The article claims a hive can survive if they only have one of either the fungi or the virus. Their control should have had a survival rate above or around 90%, the virus and fungi separately should have been higher as well. It's hard to bounce back when more than half of the hive dies off after 14 days, worker bees aren't even foraging until day 12. What we're seeing here is clearly all of the groups have been contaminated with what ever causes CCD and the presence of the virus and or fungi just make it worse.

A friend sent this article to me earlier today.
What a Scientist Didn't Tell the New York Times About His Study on Bee Deaths


The Times  reporter who authored the recent article, Kirk Johnson, responded in an e-mail that Dr. Bromenshenk "did not volunteer his funding sources." Johnson's e-mail notes that he found the peer-reviewed scientific paper cautious and that he "tried to convey that caution in my story." Adds Johnson: The study "doesn't say pesticides aren't a cause of the underlying vulnerability that the virus-fungus combo then exploits...."
...
Underlying cause of bee deaths still unclear

Dr. Jennifer Sass, a senior scientist with the health group at the Natural Resources Defense Council, says that while the Bromenshenk/Army study is interesting, it fails to ask the underlying question "Why are colonies dying?

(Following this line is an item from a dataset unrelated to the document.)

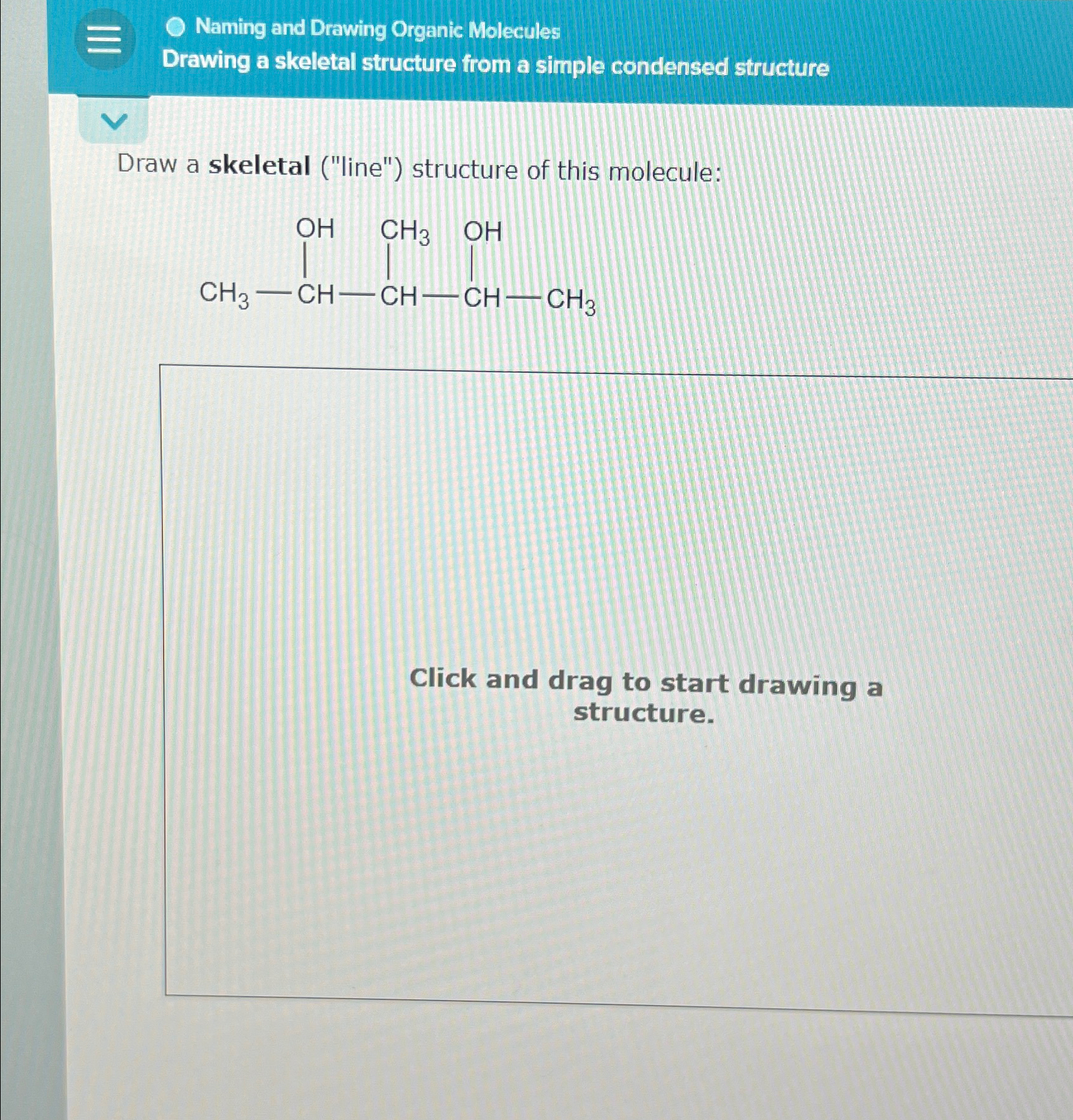 Solved Naming and Drawing Organic MoleculesDrawing a | Chegg.com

Is it because they're getting weak? People who have HIV don't die of HIV. They die of other diseases they get because their immune systems are knocked off, making them more susceptible." In other words, pesticides could weaken the bees -- and then the virus/fungus combination finishes them off. That notion, however, is not explored in the new study.
...
The EPA has based its approval of neonicotinoids on the fact that the amounts found in pollen and nectar were low enough to not be lethal to the bees -- the only metric they have to measure whether to approve a pesticide or not. But studies have shown that at low doses, the neonicotinoids have sublethal effects that impair bees' learning and memory. The USDA's chief researcher, Jeff Pettis, told me in 2008 that pesticides were definitely "on the list" as a primary stressor that could make bees more vulnerable to other factors, like pests and bacteria.